# Todd Huffman Wildlife Photography



## BirdmanStudios (Mar 17, 2006)

Hi guys,
Just noticed the photography section here.
Wow, this is my second passion and what I do professionally on weekends when I'm not mounting birds.
I find it really helps me to cature the true behavior in my mounted birds when I study the photographs I've taken of live birds.

Here are a few samples of my photography work.
I really enjoy taking photos of all of natures wonders...not just birds.


----------



## Burly1 (Sep 20, 2003)

Outstanding photo's birdman! All really well done. The one of the jay is my favorite. The detail on the butterfly and thistle is incredible. I'm guessing these are digital images. Yes? Burl


----------



## BirdmanStudios (Mar 17, 2006)

Burly1 said:


> Outstanding photo's birdman! All really well done. The one of the jay is my favorite. The detail on the butterfly and thistle is incredible. I'm guessing these are digital images. Yes? Burl


Yes, all digital. Thanks!


----------



## nodakoutdoors.com (Feb 27, 2002)

Did you take those pics around Trinidad or did you travel???


----------



## BirdmanStudios (Mar 17, 2006)

Chris Hustad said:


> Did you take those pics around Trinidad or did you travel???


Yes, all within a few miles from my home.


----------



## Migra (Sep 19, 2006)

Stunning photography. The detail on that Jay is amazing. What kind of camera do you use? Just bought the wife a Nikon D50. It's really easy to use. Even I can figure it out (most of the time).
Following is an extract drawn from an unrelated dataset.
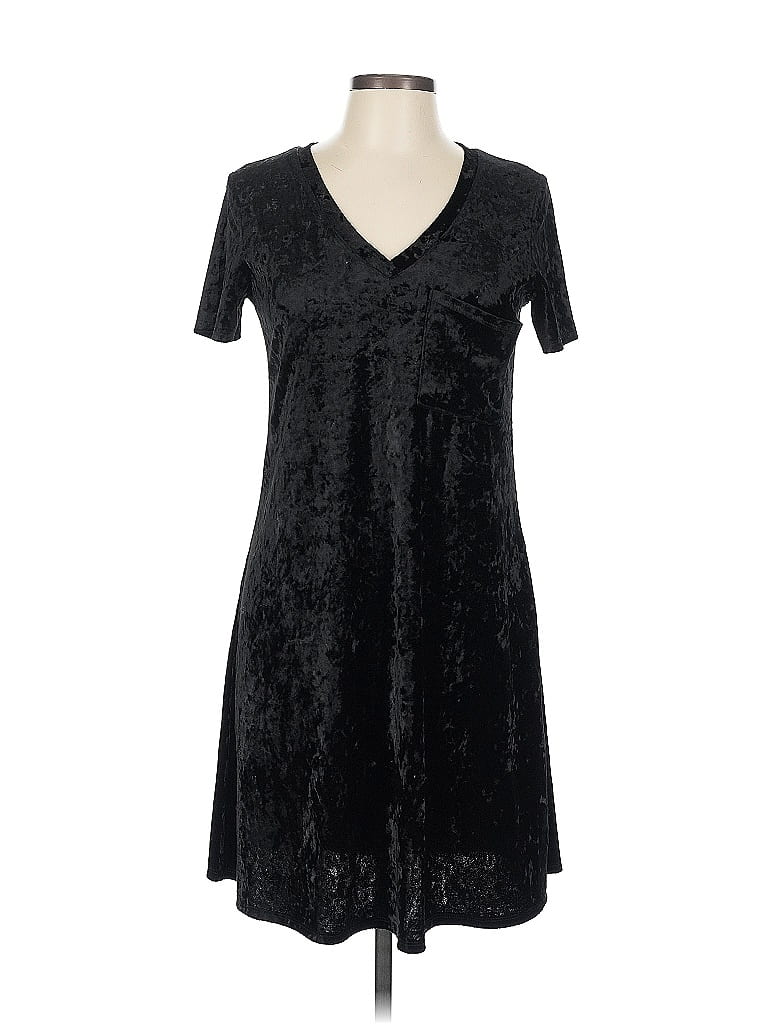 Pre-owned Bear Dance Casual Dress In Black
I have a few lenses for it but I mostly use the 55-200mm lens. I was wondering, do they make a 2X or 3X converter that would work on it without screwing up the auto focus? We're new to this digital game and would appreciate some advice from a pro before we spend money on something that won't work.


----------



## the Bender (Mar 31, 2005)

Nikon & Canon have the largest lens support system, if you want to upgrade from 200mm you should just watch ebay for a used 100-400 or similar. That way you'll get all the features of that lens without conversion. You should be able to find a good price. Sorry that really doesn't answer your question directly, but that's what I would do. You'd be surprised what you might find on there...

I'm no Professional, but I got more Curls on my Mallard than Birdman... 










By the way Birdman, those shots are outstanding. Very impressive. Post a few more when you get a chance, will ya?


----------



## Migra (Sep 19, 2006)

Thanks, I''l check it out and do a little research.


----------